Moreover, there are tests given to specific student groups, such as those used to determine if language learners are eligible for selected supports. Still other tests are made available as options to students, even though they may not be required by schools or districts, such as tests to determine eligibility for gifted programs or tests used for college admissions.
And these are just the ‘external’ tests – or standardized tests – typically developed and scored by third parties, such as testing companies. There are also a host of classroom tests that students encounter on a regular basis.
The wide range of tests students are asked to complete reveals that “excessive testing time” is not limited to a single test or organization. For example, even if the state department of education makes a substantial effort to reduce testing time on its annual summative tests, that effort may not make a big difference in the experience of some students. Serious attempts to reduce testing time must be characterized by a coordinated initiative to take inventory of the full range of tests currently administered, identify the highest priorities, and eliminate tests that are duplicative or of limited value.
This approach is the shortest line to the biggest gain.
What Do We Mean by Testing Time?
This question may seem so obvious it doesn’t merit attention. However, my experience with state summative tests suggests that concerns about testing time are actually motivated by at least three different factors: examination, preparation, and administration.
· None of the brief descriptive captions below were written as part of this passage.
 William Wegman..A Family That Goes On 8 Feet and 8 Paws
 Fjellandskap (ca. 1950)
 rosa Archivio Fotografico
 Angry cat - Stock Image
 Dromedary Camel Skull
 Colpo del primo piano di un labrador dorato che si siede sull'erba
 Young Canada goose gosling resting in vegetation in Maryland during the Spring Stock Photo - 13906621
Examination is straightforward. It refers to the actual time a student spends completing the test.
Preparation indicates the time that teachers and students may spend in or out of class working to create conditions that are thought to maximize a student’s success on the test. In the best case, preparation is characterized by activities that are well-aligned to instructional priorities and promote desired student learning. Unfortunately, preparation may also involve a range of activities that are contrary to desired instruction, such as taking frequent practice tests or engaging in unnecessarily repetitive review sessions (e.g., testing drills). Time spent on these tasks may far exceed examination time. More troubling, excessive time devoted to testing preparation sends the wrong messages about what outcomes are valued and may weaken enthusiasm for learning.
Finally, administration refers to the range of activities that are mostly the responsibility of teachers and leaders associated with supporting the logistics of testing. This laundry list of activities may include:
- participation in administration training,
- reviewing test manuals,
- developing schedules and staffing plans,
- inventorying and organizing test materials,
- identifying and registering students who will be tested,
- determining what accommodations will be needed for individual students,
- installing and checking testing software, or
- packing tests for shipping after administration.
Obviously, the cumulative burden of these administration activities is non-trivial and can indeed interfere with time devoted to instructional priorities.
Recognizing the broader ways that testing can impede or interfere with instruction reveals that examination time is just one part of a larger issue. It may be useful to think of total testing time like air travel. For example, recently I traveled from Boston to Chicago. While the actual flight was only about 2 hours, I had to budget nearly 6 hours of total ‘door-to-door’ travel time. That time includes driving to the airport, parking, getting through security, waiting at the gate, and then taking the train downtown upon arrival. Even if the flight time is reduced by 15-20 minutes, that wouldn’t have made a substantial difference in my overall travel time.
Similarly, shaving 15-20 minutes from examination time may represent a minor decline in total testing time.
Can We Reduce Examination Time?
Even if examination time is just one piece of the puzzle, it’s still an important piece and one that people often focus on when they voice concerns about testing time. Can it be reduced? Probably yes. But there’s always a trade-off.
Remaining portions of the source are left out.